Romalılar, temel maddesi hayvansal yağlar olan sabunu, bitki küllerinde bulunan potasyum hidroksitten yaparlardı.
Ortaçağda, sabun çoğu zaman tekelden imal edilirdi.
Sabun kalıplarının ağırlığı kararnamelerle tayin edilir ve her kalıpta bir mühür izi bulunması gerekirdi.
Türkler yaklaşık olarak XI. yy.a kadar sabun yerine sulardaki tabii soda, çöven, saparna, sabun otu, süt kökü, kaşık otu, kılaya kavuğu, acı ağaç, herdemtaze, tavşankulağı, hintkestanesi v.b. saponinli maddeler ve kül kullanırlardı.
Belgelere göre bugünkü sabunun ilkel şekli ilk çağlarda Araplar tarafından yapıldı.

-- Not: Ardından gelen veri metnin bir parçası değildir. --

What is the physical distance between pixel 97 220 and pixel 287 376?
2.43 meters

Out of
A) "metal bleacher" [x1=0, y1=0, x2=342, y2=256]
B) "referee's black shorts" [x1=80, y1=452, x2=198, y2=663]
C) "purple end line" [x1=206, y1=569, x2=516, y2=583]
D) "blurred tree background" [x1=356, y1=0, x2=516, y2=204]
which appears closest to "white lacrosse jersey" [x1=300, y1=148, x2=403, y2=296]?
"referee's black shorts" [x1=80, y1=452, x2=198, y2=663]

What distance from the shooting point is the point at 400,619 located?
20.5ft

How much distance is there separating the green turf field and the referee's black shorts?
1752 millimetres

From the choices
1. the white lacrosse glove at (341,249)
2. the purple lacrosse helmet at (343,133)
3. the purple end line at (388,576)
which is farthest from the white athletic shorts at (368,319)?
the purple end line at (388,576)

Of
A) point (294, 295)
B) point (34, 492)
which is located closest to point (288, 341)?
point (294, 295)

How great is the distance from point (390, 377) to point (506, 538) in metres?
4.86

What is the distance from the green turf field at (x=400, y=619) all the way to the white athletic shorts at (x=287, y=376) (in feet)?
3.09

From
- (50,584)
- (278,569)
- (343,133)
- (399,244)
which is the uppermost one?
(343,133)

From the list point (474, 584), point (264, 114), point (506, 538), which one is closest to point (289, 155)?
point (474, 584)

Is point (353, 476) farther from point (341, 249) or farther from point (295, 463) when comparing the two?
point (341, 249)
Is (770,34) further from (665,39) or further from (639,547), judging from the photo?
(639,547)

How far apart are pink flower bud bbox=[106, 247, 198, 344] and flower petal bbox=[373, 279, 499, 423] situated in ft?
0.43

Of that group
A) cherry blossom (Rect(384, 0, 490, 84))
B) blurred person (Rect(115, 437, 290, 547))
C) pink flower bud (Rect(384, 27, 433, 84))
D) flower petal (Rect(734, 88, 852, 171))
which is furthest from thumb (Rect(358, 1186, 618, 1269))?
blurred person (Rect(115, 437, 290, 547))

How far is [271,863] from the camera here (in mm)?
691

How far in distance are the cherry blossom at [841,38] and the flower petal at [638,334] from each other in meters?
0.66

Sabunculuk Ortaçağda İslam ülkelerinde, gelişmiş bir imalat koluydu.
Edremit’te 1300 yıllarında yapılan Kurşunlu camiine ait vakfiye ve 1536-1664 yıllarına ait sicil defterlerinde sabunculuğa ait kayıtlar vardır.
Sabun imalatı, bir sanayi kolu haline gelince, 1863 tarihli Kalevi Maddeler kararnamesiyle yeni esaslara bağlandı.
Türkiye’de sabun sanayii en çok Ayvalık, İzmir, Edremit, Burhaniye, Gemlik, Kilis, Gaziantep, Mersin şehirlerinde gelişti.